Two shallow lakes (Juagué Nandé, Curi Nitz) existed until the second half of the 16th century in the eastern part of the IB, but were drained during the conquest. Curi Nitz remained as a wetland [2][3] (Figure 2). Pumping from the main aquifers began in the early 20th century with the drilling of the first wells. Extraction increased substantially in the early 1980s, causing a lowering of the water table, a temperature increase over time, and regional contamination of groundwater, with severe impacts for health and the environment [1]. While several studies of groundwater flow and water quality have been carried out in the IB, none have included a comprehensive analysis of the regional flow considering the effects of temperature.
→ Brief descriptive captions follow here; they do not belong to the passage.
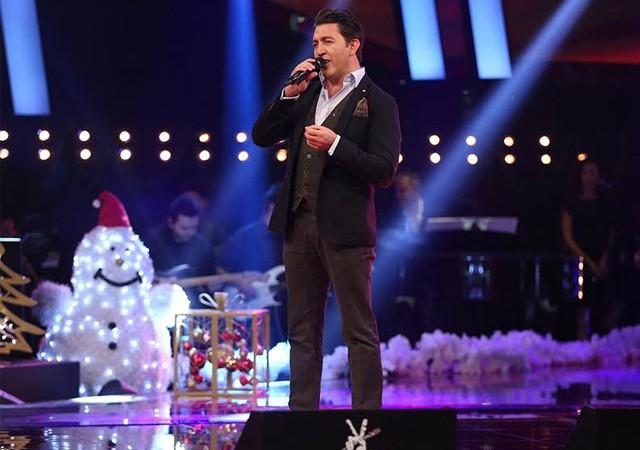 Emre Kınay şarkıcı oluyor!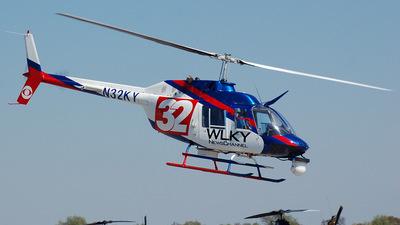 A picture of N32KY - Bell 206B Jet Ranger II - [2875] - © Jordan Duncan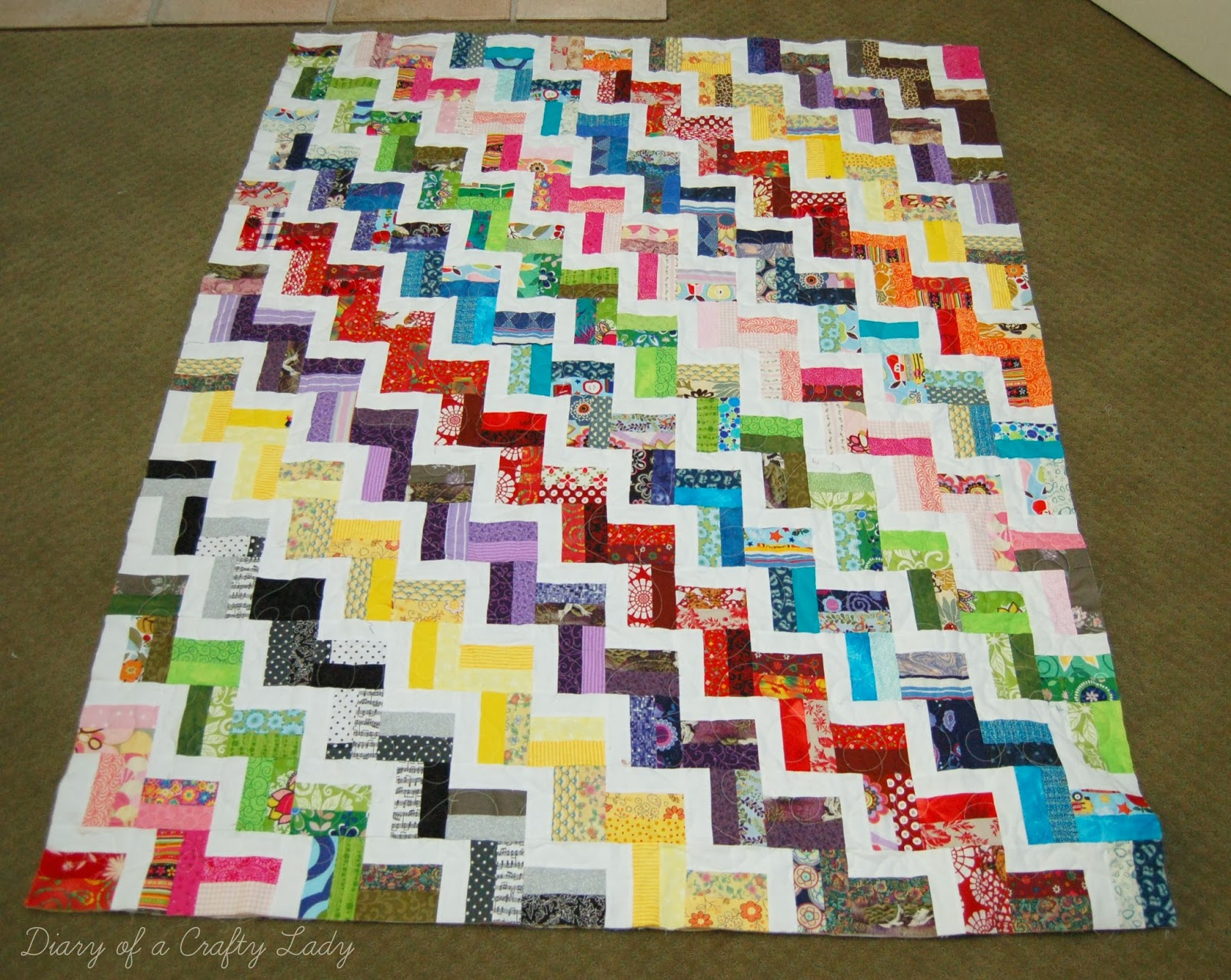 Diary of a Crafty Lady: Finished Zig Zag Scrap Quilt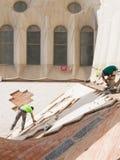 Sagrada Familia的屋顶的两名工作者 库存图片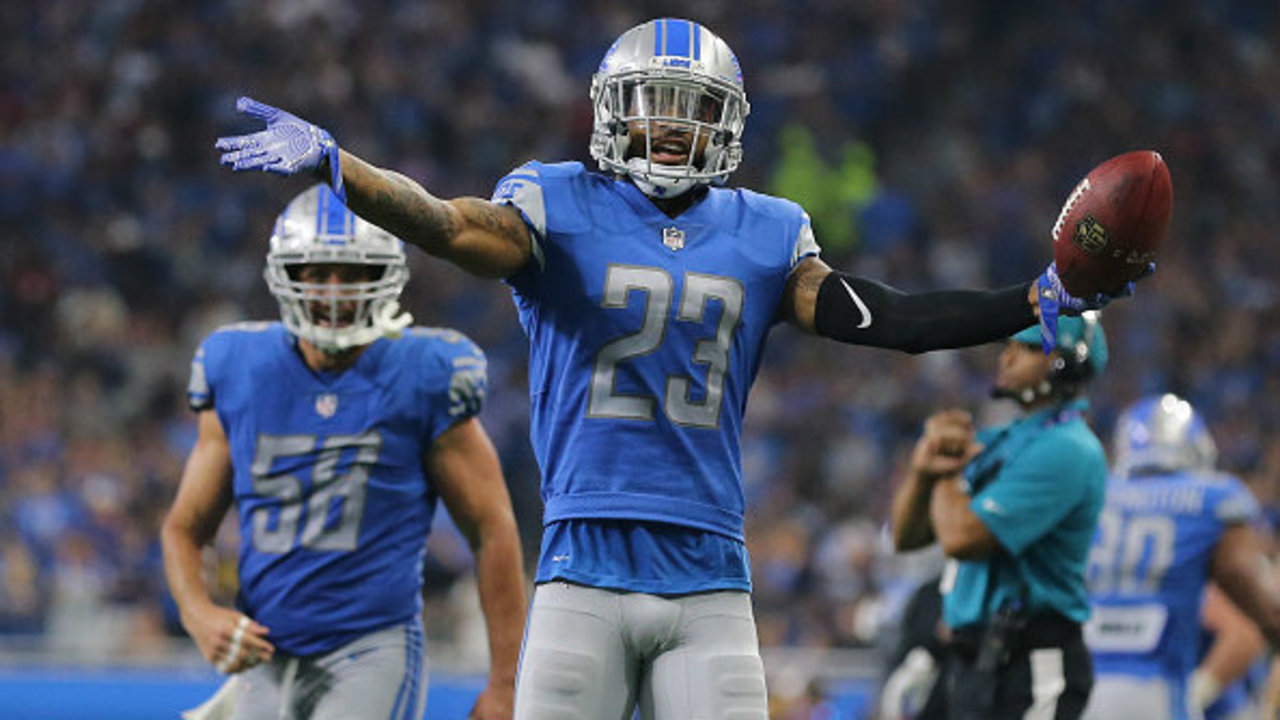 Detroit Lions corner Darius Slay says he thinks the Earth is flat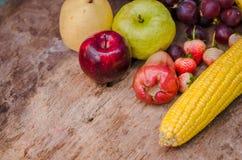 Organicsb de los organicsFruits y de las verduras de las frutas y verduras en la tabla de madera Imagen de archivo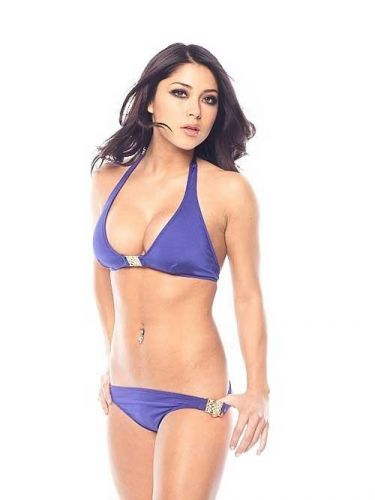 Arianny Celeste  ring girl do UFC desde 2006 e costuma ser uma das principais atraes dos eventos em que marca presena, como lutas, coletivas e pesagens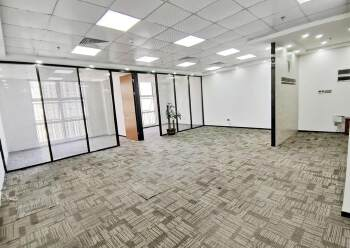 坂田杨美地铁站现空出豪装办公室,安保措施到位,采光十足图片2
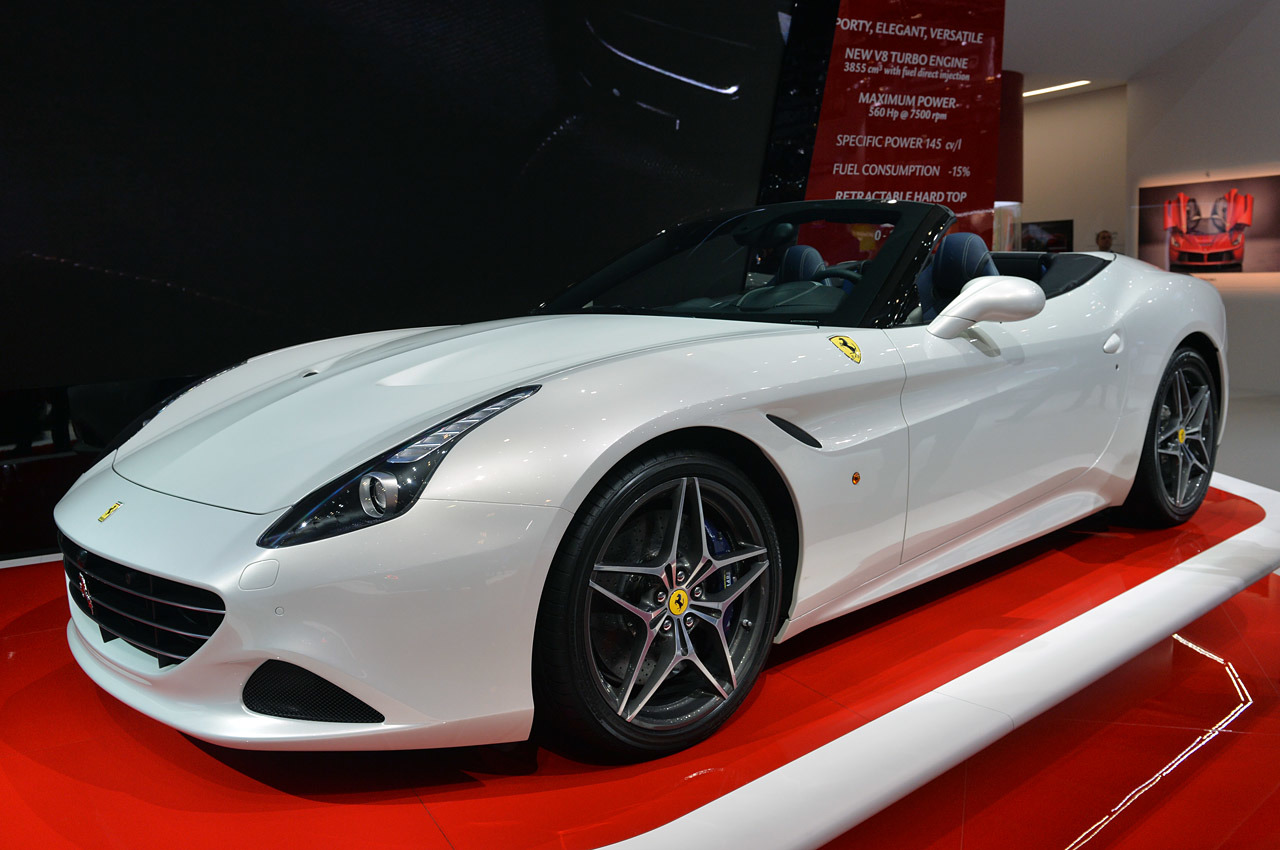 ferrari california t geneva 2014 photo gallery autoblog. Black Bedroom Furniture Sets. Home Design Ideas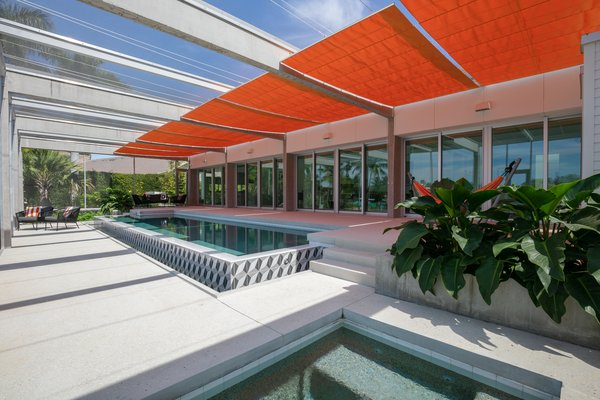 Photo 5 of 9 in This Sarasota Residence Draws on the Bold Style of .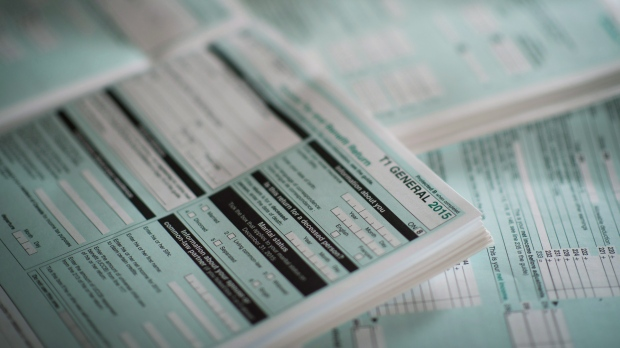 CRA puts focus on paper returns as tax-filing season opens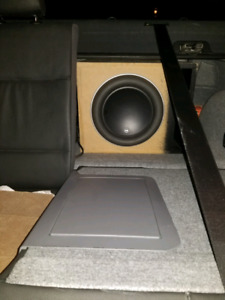 Jl audio w7 12 in ported box with 1.2 farad stinger capacitor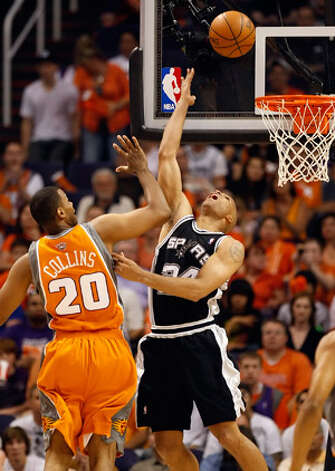 Spurs forward Richard Jefferson (right) puts up a reverse layup in front of Suns center Jarron Collins during Game 2.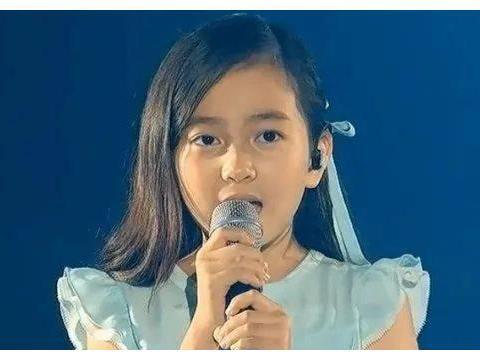 当年客串BIGBANG演唱会《BLUE》开场小女孩葛素媛近照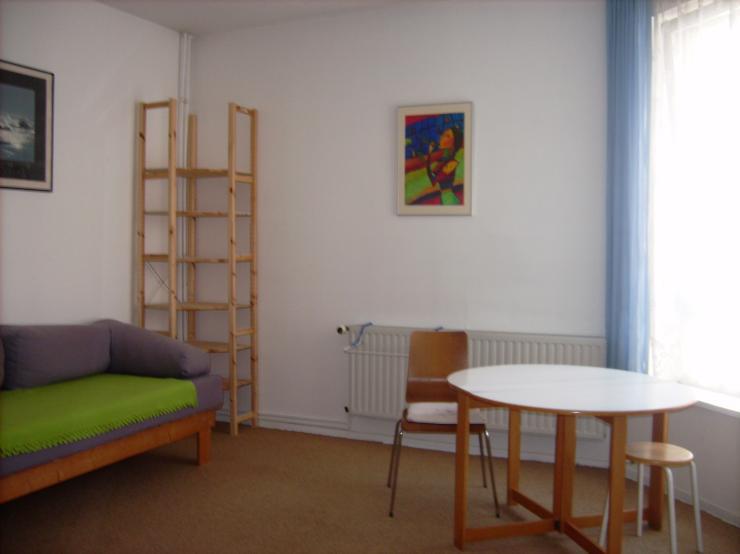 das interesse am leben in einer wohngemeinschaft steigt. Black Bedroom Furniture Sets. Home Design Ideas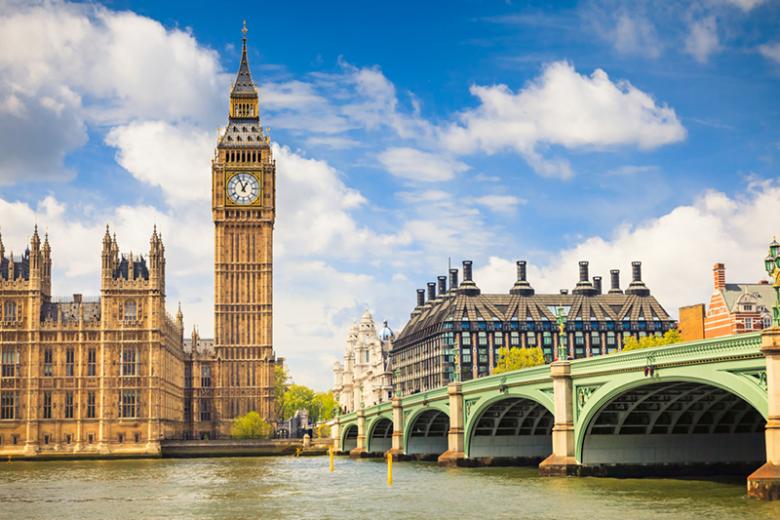 Badania wykazały, że Wielka Brytania zyskuje na imigrantach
Numerous mathematical models have been applied to the study of artificial administrative aquifers since the 1980s, but they have relied on the assumed boundary conditions of the aquifers. Factors such as mountain massifs, the configuration of the water table in the mountains, and the hydraulic connections between mountains and the main aquifers have not yet been evaluated, despite the importance of understanding the long-term response of the basin and its aquifers to intense pumping and harmful solute migration.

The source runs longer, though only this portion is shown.